Chapitre 33


Trois ans et demi plus tôt – Lisbonne, Espagne

La grosse Audi se gara le long du trottoir juste devant moi et la vitre descendit sous une pluie battante. Le visage de monsieur Tom s'encadra dans mon champ de vision et je m'adossai à la voiture. Cachée sous un parapluie, une capuche de k-way rabattue en plus sur le visage, j'étais sûre de ne pas être vue.

Six semaines avaient passé depuis la mission à la résidence du sénateur Reilly. Relayée par les journaux, l'affaire n'avait pas intéressé grand-monde et on avait rapidement conclu à un incendie accidentel avec pour origine les cuisines de la bâtisse. Le sénateur était mort – on avait retrouvé son corps carbonisé à l'étage – de même que les agents chargés de sa protection, eux aussi impossibles à identifier formellement à cause du peu qu'il restait d'eux. Le passage des flammes avait détruit la moindre parcelle d'ADN, mais après tout, qui d'autre que Gabin Reilly aurait pu se trouver dans sa propre maison ?

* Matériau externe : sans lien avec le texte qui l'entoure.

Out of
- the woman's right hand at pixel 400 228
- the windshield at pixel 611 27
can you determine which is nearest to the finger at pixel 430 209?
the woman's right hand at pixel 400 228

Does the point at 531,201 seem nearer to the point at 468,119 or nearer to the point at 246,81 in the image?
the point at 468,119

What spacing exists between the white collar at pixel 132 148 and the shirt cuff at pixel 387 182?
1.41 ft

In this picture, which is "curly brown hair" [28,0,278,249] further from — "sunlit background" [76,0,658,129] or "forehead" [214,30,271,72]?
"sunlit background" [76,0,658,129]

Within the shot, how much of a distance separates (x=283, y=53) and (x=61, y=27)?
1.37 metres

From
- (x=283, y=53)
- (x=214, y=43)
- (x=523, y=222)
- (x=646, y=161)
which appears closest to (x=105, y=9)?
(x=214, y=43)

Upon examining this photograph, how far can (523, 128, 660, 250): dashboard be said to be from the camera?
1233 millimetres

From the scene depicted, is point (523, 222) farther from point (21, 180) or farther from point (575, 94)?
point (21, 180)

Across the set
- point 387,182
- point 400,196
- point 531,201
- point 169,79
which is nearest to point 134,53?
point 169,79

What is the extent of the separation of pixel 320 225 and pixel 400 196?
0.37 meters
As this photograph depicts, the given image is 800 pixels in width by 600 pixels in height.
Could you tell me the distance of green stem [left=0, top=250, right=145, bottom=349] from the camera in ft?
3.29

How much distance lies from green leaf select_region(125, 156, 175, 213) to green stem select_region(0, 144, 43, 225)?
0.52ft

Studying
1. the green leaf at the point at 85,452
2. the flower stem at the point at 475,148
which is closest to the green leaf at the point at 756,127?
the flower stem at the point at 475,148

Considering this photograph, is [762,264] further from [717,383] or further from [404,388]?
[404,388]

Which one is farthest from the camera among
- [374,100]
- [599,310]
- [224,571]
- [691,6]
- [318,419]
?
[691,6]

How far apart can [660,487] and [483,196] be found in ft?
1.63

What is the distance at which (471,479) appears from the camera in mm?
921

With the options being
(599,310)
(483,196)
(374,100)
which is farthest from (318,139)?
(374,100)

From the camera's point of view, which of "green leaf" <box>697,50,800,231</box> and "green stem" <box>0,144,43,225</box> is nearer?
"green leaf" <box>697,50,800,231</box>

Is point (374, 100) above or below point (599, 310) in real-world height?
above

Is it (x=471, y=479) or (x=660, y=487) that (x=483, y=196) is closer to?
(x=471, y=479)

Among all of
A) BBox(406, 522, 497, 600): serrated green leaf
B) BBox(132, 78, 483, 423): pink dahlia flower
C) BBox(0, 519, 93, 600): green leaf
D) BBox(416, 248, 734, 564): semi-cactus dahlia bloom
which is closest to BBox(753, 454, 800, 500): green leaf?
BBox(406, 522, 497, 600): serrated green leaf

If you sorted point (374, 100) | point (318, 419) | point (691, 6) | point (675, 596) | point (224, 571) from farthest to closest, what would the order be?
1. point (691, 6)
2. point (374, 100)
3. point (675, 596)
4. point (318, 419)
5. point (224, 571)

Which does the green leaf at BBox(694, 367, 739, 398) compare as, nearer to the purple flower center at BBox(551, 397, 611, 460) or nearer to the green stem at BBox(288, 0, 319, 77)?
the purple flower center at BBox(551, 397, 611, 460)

Les autorités étaient d'une bêtise, parfois... Cela dit, je leur devais une partie de mon salut, car si le moindre doute concernant l'identité du sénateur avait filtré, Marx se serait tourné vers moi pour me demander des comptes. J'avais eu un énorme coup de chance : s'ajoutant à l'absence de matière génétique à analyser sur les corps, la taille du roux qui correspondait à celle de Reilly jouait en ma faveur.

- Mademoiselle, m'apostropha le chauffeur particulier dans mon dos. Connaitrais-je votre nom, aujourd'hui ?

- Pas plus que les jours précédents, répliquai-je. Nous ne sommes pas ici pour devenir bons amis.

L'avantage de cette météo déplorable était que les passants se faisaient rares malgré la proximité d'une célèbre pâtisserie de Lisbonne : le Pasteis de Belém. On y dégustait, à ce que je savais, une sorte de petit flan tiède qui attirait beaucoup les touristes, mais je n'y avais jamais mis les pieds. Tout en fouillant dans ma veste, je détaillai la devanture de l'endroit dont les tendues bleues avaient été enroulées pour ne pas se gorger de pluie, puis reportai mon attention sur monsieur Tom.

- Votre paiement, indiquai-je en lui glissant une enveloppe marron. La liste est dedans.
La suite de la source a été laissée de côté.